# Kultura > Letërsia shqiptare > Krijime në gjuhë të huaja >  Poezi nga Bardhyl Londo

## SUPERSTAR_N1

Migjeni




Give me a wave - 
                  and I'll give you a river,
Give me a word -
                  and I'll give you a song,
Give me a bird -
                  and I'll give you a sky,
Give me a love -
                  and I'll give you pain,
Give me a hope -
                  and I'll give you a life,
Give me a fist -
                 and I'll give you freedom,
Give me a dream -
                     and I'll give you a future,
Give me a god -
                   and I'll give you blasphemy.
Mi                               (you   
       gje                              find
                    ni                              me)
all this,
Mi    
       gje
                    ni
and I'll give you a name:
                                                            MIGJENI

----------


## SUPERSTAR_N1

Lasgush Poradeci




Death had forgotten him.

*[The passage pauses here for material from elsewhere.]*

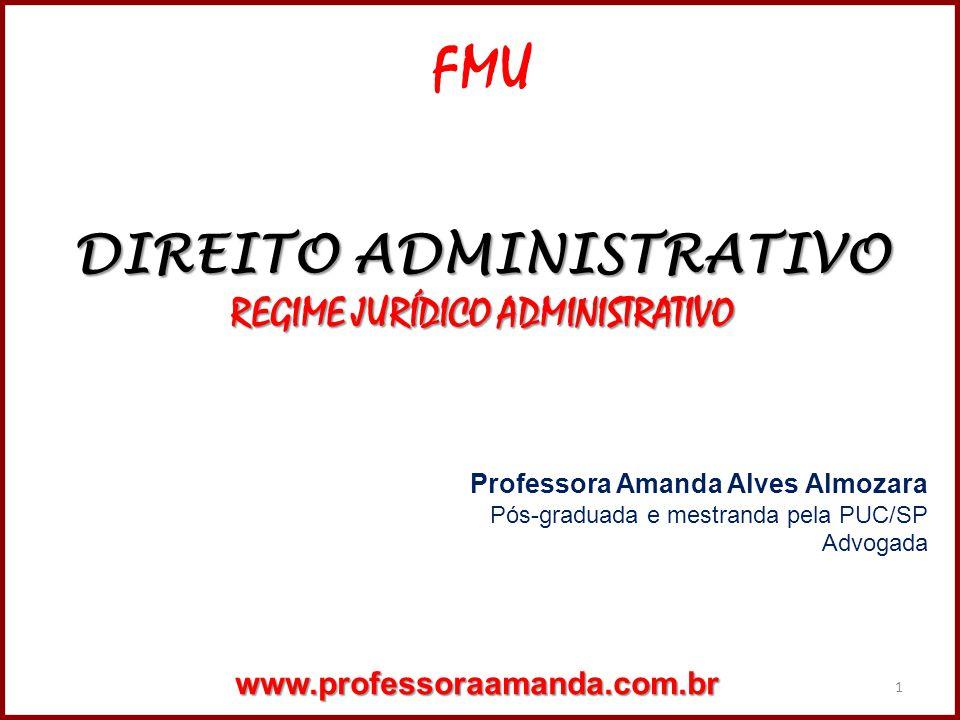 1 FMU DIREITO ADMINISTRATIVO REGIME JURÍDICO ADMINISTRATIVO Professora Amanda Alves Almozara Pós-graduada e mestranda pela PUC/SP Advogadawww.professo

Startled,
It lost its way in his fragrant verse.
The day he closed his eyes
The lake at Pogradec in wonder froze over 
Like one huge tear...

----------


## SUPERSTAR_N1

The poet's last request






If your eyes rest upon this verse and ponder,
I shall see 
A fair vision.


If your eyes quiver, even for a moment, on reading this verse,
I shall resound like a guitar
All through the night.


If your eyes pass over this verse with indifference
I shall have found my death.


Do not forget to come to my funeral.

----------


## SUPERSTAR_N1

Chronicle of a love affair






On Monday we met. We said each other's names.
On Tuesday we became friends. We smiled.
On Wednesday we made love. We lost our way.
On Thursday we had an argument. We were saddened.
On Friday we reviewed the past few days like a film.
On Saturday we sought ways to find one another.
On Sunday we rediscovered our love, like Columbus.


And then it was Monday again.

----------


## SUPERSTAR_N1

Whenever




Whenever I walk past the drugstore
I shake like the leaf of a poplar in the autumn.
May you never enter it, my love,
May your hands never hold a prescription.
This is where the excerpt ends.